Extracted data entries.
---

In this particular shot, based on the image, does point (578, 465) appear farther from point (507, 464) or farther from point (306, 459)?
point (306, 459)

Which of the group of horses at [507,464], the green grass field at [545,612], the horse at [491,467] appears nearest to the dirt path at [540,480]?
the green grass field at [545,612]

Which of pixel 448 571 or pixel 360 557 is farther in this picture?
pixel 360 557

---

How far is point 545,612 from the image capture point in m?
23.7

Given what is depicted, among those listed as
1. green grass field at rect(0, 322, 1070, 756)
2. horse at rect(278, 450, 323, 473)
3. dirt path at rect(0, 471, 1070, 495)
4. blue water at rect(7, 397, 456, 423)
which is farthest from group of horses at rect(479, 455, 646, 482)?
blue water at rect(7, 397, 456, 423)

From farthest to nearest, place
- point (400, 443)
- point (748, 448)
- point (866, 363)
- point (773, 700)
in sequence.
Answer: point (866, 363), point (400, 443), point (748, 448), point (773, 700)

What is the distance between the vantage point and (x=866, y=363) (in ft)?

---

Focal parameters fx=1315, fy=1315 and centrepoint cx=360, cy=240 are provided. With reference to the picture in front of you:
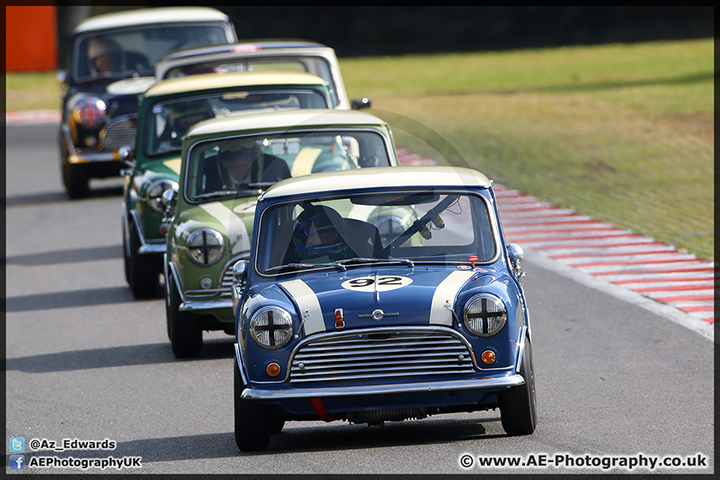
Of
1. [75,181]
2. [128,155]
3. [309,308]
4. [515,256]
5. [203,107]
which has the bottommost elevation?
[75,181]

---

DIRECTION.
Copy the part of the entries that opens with the line containing "How far is point" and closes with the line containing "What is the", replacing "dirt path" with "sandy path" and changing nothing else.

COMPLETED TASK.
How far is point 545,612 from the image capture point in m?
23.7

Given what is depicted, among those listed as
1. green grass field at rect(0, 322, 1070, 756)
2. horse at rect(278, 450, 323, 473)
3. sandy path at rect(0, 471, 1070, 495)
4. blue water at rect(7, 397, 456, 423)
which is farthest from group of horses at rect(479, 455, 646, 482)?
blue water at rect(7, 397, 456, 423)

From farthest to nearest, place
- point (400, 443)
- point (748, 448)
- point (866, 363)
- point (773, 700)
in sequence.
Answer: point (866, 363), point (400, 443), point (748, 448), point (773, 700)

What is the distance between the vantage point and (x=866, y=363) (in ft)?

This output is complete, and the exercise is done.